The Moviemaker STEVEN SPIELBERG

No director or producer has ever put together a more popular body of work. That's why the movies we're now seeing are made in his image

  • Steven Spielberg's first films were made at a time when directors were the most important people in Hollywood, and his more recent ones at a time when marketing controls the industry. That he has remained the most powerful filmmaker in the world during both periods says something for his talent and his flexibility. No one else has put together a more popular body of work, yet within the entertainer there is also an artist capable of The Color Purple and Schindler's List. When entertainer and artist came fully together, the result was E.T., the Extra-Terrestrial, a remarkable fusion of mass appeal and stylistic mastery.
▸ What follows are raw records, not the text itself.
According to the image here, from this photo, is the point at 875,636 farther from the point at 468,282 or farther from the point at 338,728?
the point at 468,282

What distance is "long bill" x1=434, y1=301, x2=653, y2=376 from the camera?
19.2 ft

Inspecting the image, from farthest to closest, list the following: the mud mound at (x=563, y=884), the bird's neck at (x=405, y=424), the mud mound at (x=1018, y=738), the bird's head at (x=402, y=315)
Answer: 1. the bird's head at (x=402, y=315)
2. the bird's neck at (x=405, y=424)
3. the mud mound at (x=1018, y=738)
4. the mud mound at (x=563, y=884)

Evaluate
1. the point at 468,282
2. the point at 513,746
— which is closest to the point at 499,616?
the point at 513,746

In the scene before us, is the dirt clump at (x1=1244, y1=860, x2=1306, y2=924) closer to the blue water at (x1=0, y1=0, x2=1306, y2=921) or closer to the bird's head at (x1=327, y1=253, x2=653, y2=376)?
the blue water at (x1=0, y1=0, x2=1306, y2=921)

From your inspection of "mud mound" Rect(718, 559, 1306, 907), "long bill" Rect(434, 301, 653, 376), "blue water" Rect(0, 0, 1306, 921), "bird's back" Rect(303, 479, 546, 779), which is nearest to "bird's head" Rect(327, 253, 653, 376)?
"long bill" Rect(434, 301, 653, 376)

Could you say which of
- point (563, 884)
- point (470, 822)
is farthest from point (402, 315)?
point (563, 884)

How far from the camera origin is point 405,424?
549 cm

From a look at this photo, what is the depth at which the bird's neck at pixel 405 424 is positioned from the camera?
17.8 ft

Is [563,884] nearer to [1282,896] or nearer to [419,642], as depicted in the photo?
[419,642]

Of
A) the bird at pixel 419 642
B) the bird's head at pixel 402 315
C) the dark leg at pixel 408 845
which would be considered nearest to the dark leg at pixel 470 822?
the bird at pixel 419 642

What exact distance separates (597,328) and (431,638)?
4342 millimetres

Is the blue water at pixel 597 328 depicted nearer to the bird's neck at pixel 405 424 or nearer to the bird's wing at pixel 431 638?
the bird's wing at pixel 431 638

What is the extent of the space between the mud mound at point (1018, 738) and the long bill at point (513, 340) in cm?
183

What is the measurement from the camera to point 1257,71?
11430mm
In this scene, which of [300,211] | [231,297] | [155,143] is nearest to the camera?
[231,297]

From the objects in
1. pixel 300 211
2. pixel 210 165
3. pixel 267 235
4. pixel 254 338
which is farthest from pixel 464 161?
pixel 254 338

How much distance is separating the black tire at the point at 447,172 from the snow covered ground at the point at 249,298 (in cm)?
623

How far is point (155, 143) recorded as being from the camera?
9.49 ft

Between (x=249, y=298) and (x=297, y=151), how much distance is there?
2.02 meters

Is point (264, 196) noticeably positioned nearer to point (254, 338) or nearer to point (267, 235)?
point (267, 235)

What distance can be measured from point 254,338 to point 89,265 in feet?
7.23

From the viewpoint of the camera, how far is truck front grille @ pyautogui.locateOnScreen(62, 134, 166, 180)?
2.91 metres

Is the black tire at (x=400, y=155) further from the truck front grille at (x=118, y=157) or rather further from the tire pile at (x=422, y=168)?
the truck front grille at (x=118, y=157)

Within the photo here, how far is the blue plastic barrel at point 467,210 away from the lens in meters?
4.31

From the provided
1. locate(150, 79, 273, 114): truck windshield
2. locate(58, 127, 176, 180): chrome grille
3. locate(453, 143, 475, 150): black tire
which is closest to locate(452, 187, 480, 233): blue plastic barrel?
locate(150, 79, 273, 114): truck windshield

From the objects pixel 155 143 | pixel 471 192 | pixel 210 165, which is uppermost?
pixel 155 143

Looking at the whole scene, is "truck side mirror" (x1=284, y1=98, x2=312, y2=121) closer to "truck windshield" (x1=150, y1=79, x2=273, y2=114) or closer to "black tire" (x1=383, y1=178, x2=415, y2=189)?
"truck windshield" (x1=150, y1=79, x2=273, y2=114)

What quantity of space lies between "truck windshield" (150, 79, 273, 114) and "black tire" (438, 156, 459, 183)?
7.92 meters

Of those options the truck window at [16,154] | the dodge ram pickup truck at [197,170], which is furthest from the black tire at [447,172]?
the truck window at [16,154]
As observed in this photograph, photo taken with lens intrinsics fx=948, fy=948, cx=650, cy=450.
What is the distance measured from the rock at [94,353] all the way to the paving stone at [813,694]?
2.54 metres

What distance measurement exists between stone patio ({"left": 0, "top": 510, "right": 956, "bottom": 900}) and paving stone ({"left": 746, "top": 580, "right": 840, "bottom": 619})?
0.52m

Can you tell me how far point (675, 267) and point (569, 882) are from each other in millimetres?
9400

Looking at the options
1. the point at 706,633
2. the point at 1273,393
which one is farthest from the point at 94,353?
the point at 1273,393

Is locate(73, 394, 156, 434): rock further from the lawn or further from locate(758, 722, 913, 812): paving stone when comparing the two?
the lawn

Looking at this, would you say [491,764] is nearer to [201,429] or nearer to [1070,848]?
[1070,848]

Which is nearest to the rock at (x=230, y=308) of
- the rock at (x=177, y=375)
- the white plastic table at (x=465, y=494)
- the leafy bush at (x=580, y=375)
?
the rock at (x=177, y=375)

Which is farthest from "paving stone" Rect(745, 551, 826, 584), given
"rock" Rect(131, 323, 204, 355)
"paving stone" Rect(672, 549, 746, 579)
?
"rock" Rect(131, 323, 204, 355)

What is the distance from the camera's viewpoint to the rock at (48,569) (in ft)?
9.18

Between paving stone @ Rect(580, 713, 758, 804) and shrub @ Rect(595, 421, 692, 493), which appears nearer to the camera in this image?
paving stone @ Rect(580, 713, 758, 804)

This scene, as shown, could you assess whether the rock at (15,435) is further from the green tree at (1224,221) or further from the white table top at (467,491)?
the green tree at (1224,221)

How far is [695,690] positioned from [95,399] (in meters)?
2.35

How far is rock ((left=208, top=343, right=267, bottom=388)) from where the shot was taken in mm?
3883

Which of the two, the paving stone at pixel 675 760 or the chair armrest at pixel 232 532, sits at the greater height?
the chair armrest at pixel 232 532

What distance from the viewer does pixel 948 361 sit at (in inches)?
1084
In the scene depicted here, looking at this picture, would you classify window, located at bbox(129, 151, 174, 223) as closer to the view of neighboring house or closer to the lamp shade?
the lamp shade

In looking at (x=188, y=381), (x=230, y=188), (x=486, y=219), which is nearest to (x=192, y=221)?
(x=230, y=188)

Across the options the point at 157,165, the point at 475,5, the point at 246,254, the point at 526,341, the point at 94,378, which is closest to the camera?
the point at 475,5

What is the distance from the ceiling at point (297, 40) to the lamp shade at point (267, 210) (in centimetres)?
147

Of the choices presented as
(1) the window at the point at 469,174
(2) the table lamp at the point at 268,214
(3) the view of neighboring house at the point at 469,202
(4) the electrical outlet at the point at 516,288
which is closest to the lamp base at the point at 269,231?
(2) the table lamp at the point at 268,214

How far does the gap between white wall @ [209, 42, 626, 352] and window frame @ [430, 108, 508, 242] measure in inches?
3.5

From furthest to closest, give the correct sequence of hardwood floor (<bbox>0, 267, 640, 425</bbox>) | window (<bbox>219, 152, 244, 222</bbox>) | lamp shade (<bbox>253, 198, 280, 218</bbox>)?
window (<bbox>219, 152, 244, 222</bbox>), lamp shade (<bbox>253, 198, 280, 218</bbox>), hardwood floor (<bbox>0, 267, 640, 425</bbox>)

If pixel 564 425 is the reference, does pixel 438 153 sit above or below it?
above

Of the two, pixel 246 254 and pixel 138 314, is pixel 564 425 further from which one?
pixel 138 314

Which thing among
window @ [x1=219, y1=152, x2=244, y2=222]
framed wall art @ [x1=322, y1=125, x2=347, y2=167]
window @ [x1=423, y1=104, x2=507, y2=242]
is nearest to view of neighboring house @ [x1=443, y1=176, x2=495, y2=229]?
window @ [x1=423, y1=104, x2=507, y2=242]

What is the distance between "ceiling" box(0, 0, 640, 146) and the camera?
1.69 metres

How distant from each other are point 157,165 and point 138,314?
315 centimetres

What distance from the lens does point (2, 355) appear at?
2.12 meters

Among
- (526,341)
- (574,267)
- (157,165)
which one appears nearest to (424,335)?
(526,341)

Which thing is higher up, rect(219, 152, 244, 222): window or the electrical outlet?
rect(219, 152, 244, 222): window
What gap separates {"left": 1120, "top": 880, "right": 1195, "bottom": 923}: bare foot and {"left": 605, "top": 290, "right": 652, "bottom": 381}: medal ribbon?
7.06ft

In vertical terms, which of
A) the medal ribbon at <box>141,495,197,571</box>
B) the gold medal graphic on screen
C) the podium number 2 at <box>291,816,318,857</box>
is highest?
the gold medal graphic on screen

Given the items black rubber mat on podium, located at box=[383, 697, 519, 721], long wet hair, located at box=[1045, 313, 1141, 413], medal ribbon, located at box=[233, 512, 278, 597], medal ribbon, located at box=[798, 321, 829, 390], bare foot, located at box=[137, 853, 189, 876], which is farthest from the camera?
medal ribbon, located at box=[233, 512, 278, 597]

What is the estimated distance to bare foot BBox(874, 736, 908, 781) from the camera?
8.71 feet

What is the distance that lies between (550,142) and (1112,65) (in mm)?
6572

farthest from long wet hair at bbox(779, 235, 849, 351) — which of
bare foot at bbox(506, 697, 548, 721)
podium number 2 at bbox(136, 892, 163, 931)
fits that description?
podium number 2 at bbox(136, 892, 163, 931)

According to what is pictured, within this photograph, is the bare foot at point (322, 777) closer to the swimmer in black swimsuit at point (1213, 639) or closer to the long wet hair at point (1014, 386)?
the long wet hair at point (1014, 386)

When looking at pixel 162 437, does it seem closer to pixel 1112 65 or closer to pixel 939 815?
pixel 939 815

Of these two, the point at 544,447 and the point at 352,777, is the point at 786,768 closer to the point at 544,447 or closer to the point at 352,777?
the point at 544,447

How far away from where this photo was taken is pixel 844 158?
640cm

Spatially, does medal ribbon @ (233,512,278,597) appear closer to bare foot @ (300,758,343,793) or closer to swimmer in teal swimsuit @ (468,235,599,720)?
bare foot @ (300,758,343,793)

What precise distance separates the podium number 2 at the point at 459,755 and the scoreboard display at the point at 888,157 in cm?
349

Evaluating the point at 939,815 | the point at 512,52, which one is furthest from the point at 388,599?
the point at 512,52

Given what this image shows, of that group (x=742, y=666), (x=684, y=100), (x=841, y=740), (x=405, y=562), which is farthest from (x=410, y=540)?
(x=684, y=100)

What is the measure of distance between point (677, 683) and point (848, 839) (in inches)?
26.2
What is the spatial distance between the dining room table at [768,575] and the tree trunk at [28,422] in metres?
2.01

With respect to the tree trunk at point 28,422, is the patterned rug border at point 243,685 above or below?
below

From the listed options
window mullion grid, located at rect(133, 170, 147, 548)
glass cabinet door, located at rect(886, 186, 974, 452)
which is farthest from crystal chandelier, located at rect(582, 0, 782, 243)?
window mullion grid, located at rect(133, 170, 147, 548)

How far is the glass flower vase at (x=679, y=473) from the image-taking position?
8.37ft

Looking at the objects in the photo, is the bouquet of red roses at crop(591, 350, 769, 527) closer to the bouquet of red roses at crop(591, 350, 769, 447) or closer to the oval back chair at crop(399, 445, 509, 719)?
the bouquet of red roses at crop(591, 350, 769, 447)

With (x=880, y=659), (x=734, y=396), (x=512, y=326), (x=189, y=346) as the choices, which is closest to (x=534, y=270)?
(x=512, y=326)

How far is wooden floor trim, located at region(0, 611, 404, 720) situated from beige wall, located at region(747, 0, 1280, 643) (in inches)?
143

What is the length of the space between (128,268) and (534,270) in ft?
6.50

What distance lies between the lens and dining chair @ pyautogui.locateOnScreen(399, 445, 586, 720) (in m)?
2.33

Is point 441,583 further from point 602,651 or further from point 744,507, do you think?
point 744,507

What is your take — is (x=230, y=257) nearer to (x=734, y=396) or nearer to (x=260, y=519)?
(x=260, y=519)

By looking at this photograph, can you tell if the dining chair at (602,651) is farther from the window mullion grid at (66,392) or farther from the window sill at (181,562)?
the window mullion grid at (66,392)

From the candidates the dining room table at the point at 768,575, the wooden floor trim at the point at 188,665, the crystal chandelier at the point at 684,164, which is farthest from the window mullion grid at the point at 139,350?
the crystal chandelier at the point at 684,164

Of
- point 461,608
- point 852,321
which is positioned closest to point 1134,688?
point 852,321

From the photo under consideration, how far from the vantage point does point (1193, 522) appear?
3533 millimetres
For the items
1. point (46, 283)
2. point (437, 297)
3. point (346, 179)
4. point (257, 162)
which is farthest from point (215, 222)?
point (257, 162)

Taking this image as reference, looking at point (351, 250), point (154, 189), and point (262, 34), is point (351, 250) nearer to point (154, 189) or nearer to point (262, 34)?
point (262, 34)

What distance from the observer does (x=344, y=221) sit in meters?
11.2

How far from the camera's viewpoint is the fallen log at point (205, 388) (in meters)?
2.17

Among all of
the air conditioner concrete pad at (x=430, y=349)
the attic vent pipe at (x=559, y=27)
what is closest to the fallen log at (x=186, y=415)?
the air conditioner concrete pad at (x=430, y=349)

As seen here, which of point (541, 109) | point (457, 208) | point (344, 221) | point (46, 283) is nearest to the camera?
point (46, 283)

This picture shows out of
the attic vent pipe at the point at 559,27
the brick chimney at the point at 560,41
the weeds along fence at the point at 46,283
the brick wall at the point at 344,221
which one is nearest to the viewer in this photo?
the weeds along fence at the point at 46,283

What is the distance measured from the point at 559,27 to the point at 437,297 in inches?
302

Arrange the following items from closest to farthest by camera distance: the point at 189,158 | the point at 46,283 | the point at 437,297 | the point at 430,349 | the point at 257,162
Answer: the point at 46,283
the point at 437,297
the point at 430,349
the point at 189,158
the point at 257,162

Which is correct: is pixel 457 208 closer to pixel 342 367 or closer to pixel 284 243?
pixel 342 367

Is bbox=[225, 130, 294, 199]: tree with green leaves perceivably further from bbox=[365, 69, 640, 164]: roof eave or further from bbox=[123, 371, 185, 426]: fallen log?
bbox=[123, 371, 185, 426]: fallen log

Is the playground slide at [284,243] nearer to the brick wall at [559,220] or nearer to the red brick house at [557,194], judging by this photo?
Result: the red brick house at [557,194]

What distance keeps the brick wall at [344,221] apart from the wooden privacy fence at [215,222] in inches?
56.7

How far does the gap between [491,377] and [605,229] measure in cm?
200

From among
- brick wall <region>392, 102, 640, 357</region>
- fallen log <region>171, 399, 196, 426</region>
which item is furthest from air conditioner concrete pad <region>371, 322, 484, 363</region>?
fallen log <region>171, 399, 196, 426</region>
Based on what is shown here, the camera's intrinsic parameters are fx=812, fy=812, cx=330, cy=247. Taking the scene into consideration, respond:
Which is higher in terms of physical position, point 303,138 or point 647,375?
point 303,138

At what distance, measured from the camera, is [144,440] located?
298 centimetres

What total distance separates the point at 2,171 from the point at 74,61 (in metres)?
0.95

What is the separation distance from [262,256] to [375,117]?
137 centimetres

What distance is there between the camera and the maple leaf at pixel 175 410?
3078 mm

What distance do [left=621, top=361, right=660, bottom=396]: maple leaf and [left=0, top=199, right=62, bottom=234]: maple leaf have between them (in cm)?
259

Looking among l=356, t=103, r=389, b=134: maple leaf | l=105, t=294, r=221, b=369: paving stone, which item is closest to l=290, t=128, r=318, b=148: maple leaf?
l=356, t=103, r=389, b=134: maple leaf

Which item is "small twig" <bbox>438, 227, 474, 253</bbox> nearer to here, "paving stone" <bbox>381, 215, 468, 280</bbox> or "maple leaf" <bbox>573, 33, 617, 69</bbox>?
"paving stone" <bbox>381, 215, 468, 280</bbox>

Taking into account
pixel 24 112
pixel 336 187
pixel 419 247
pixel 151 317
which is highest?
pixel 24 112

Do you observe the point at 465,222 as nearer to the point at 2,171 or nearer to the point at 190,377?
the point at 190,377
    Spielberg's most important contribution to modern movies is his insight that there was an enormous audience to be created if old-style B-movie stories were made with A-level craftsmanship and enhanced with the latest developments in special effects. Consider such titles as Raiders of the Lost Ark and the other Indiana Jones movies, Close Encounters of the Third Kind, E.T. and Jurassic Park. Look also at the films he produced but didn't direct, like the Back to the Future series, Gremlins, Who Framed Roger Rabbit and Twister. The story lines were the stuff of Saturday serials, but the filmmaking was cutting edge and delivered what films have always promised: they showed us something amazing that we hadn't seen before.

    Directors talk about their master images, the images that occur in more than one film because they express something fundamental about the way the filmmakers see things. Spielberg once told me that his master image was the light flooding in through the doorway in Close Encounters, suggesting, simultaneously, a brightness and mystery outside. This strong backlighting turns up in many of his other films: the aliens walk out of light in Close Encounters, E.T.'s spaceship door is filled with light, and Indy Jones often uses strong beams from powerful flashlights.

    In Spielberg, the light source conceals mystery, whereas for many other directors it is darkness that conceals mystery. The difference is that for Spielberg, mystery offers promise instead of threat. That orientation apparently developed when he was growing up in Phoenix, Ariz. One day we sat and talked about his childhood, and he told me of a formative experience.

    "My dad took me out to see a meteor shower when I was a little kid," he said, "and it was scary for me because he woke me up in the middle of the night. My heart was beating; I didn't know what he wanted to do. He wouldn't tell me, and he put me in the car and we went off, and I saw all these people lying on blankets, looking up at the sky. And my dad spread out a blanket. We lay down and looked at the sky, and I saw for the first time all these meteors. What scared me was being awakened in the middle of the night and taken somewhere without being told where. But what didn't scare me, but was very soothing, was watching this cosmic meteor shower. And I think from that moment on, I never looked at the sky and thought it was a bad place."